Masalahnya adalah kesepakatan untuk memberikan bailout kepada Yunani dengan segenap persyaratannya yang dirasakan pahit sudah diputuskan minggu lalu. Jadi, kenapa PM Papandreau justru ingin melakukan referendum. Yang mengkhawatirkan, seluruh unsur kabinet Yunani menyetujui rencana referendum tersebut sebelum dimintakan pendapat kepada seluruh rakyat Yunani.
Hampir bisa dipastikan referendum rakyat Yunani akan menolak paket penyelamatan yang menyakitkan itu karena sebagian besar rakyat Yunani tergolong usia senja (di atas 55 tahun). Dengan kebijakan efisiensi nasional melalui pengurangan uang pensiun, jelas beban berat membentang di depan mata seluruh rakyat Yunani. Orang-orang kaya pun belum tentu menyetujui rencana bailout tersebut karena mereka akan dipaksa untuk menaikkan pajak penghasilannya.
Dengan demikian, skenarionya adalah jika rakyat Yunani tidak menyetujui paket baillout dalam referendum, yang terburuk adalah kebangkrutan Negeri Para Dewa tersebut. Alhasil, Yunani tidak akan mendapatkan dana talangan dari troika, yaitu Dana Moneter Internasional (IMF), Komisi Eropa, dan European Central Bank (ECB).

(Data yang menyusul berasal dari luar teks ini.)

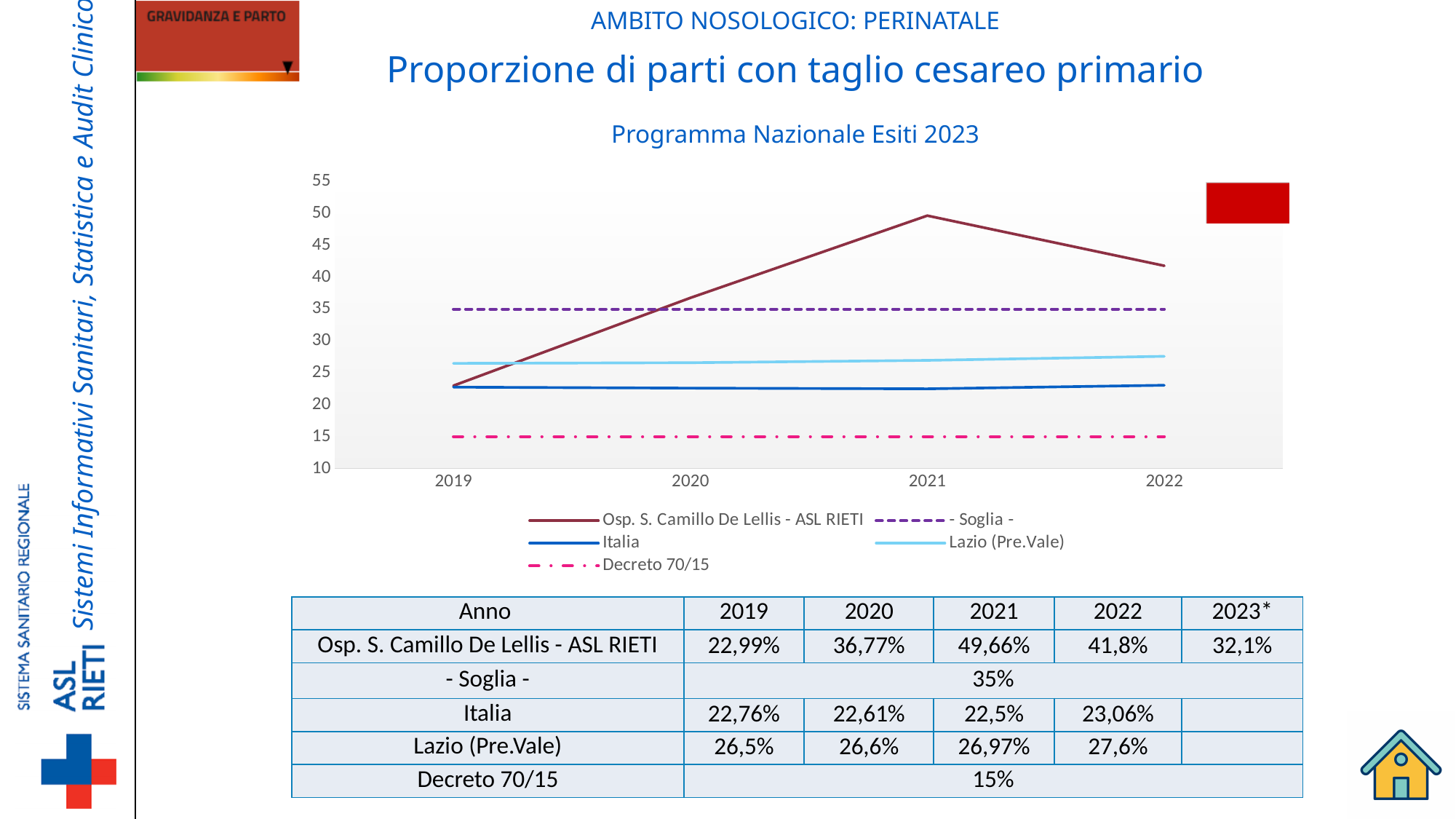
In which year does Osp. S. Camillo De Lellis - ASL RIETI reach its highest value? 2021 What is the value for Lazio (Pre.Vale) in 2022? 27,6% How many series does the chart legend list? 5 What constant value does the Decreto 70/15 line represent? 15% In which year does Osp. S. Camillo De Lellis - ASL RIETI have its lowest value? 2019 How many years are shown on the x axis of the chart? 4 In 2020, which is larger: the value for Osp. S. Camillo De Lellis - ASL RIETI or the - Soglia - value? Osp. S. Camillo De Lellis - ASL RIETI Does the Lazio (Pre.Vale) line rise or fall from 2019 to 2022? rise What is the value for Osp. S. Camillo De Lellis - ASL RIETI in 2021? 49,66% What is the difference between the Osp. S. Camillo De Lellis - ASL RIETI values in 2021 and 2022? 7,86% What constant value does the - Soglia - line represent? 35% What kind of chart is shown on the slide? line chart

Sebenarnya solusi untuk krisis keuangan Yunani ada dua. Pertama, pengetatan ikat pinggang dalam fiskal sehingga mendapat bantuan troika. Kedua, Yunani tidak membayar utang sehingga keluar dari zona Euro. Akibatnya, Yunani kembali menggunakan mata uangnya sendiri yang nantinya akan mengalami devaluasi 200% hingga 300% yang akan mengakibatkan Yunani pada kebangkrutan.
Celakanya, dampak lanjutannya jika Yunani sampai tidak mau membayar utangnya adalah dapat merembet ke negara-negara tetangga yang mengalami hal serupa, misalnya Irlandia. Selain itu, obligasi negara-negara tetangganya pun bakal turun tajam. Akibatnya, kerugian perbankan Eropa akan membesar yang otomatis Eropa mengalami krisis. Sehingga, perbankan Eropa tidak berani lagi meminjamkan dananya ke perbankan lainnya. Pada akhirnya, uang mereka akanya diparkir di ECB yang akan menjadi masalah tersendiri bagi ECB karena harus membayar mahal ongkos moneter ini.
Dengan keluarnya Yunani dari zona Euro, maka akan terjadi krisis di Eropa yang kemungkinan berlangsung hingga dua bulan. Itu mengakibatkan terjadinya pergeseran kekuatan ekonomi ke negara-negara Asia. Tentu saja skenario itu bakal mengejutkan pelaku pasar uang dan pasar saham.
Saat ini saja para investor sudah terkaget-kaget atas rencana referendum yang diajukan Perdana Menteri Yunani George Papandreou. Keputusan itu membawa sentimen negatif pada bursa global, dan tentu mendampak pada koreksi di Indeks Harga Saham Gabungan (IHSG) Burs Efek Indonesia (BEI).
Walau pun otoritas bursa mengatakan bahwa kekagetan investor itu hanya bersifat sementara, namun tidak ada yang bisa menjamin bahwa ke depannya investor tetap akan panik. Ceritanya menjadi lebih menenangkan apabila para investor sudah menghitung skenario terburuk akan adanya krisis.
Pada periode menengah, investor Eropa akan berpikir ulang untuk menanamkan dananya di benua biru itu. Dengan ketidakpastian yang tidak kunjung reda, sangat berisiko untuk mempertahankan dana lebih lama, yang pertumbuhan ekonominya relatif labil. Jadi, perpindahan dana ke bursa-bursa negara berkembang di Asia –termasuk BEI– menjadi salah satu pilihan penting dari investor Eropa dan AS.
Untuk jangka pendek pun rupiah berpotensi tertekan karena pemodal cenderung berpindah ke instrumen keuangan yang tergolong safe haven, yakni dolar AS karena sentimen negatif sedang menerjang mata uang tunggal Eropa, euro. Di sini Bank Indonesia harus setia memantau perkembangan agar bisa melakukan upaya-upaya taktis untuk menstabilisasi agar kurs rupiah tidak bergerak liar.
Akhirnya, apapun yang akan terjadi, ada baiknya perkembangan yang dinamis dan cepat berubah di kawasan Eropa untuk terus dicermati. Kemungkinannya bisa lebih baik, stagnan atau malah lebih buruk.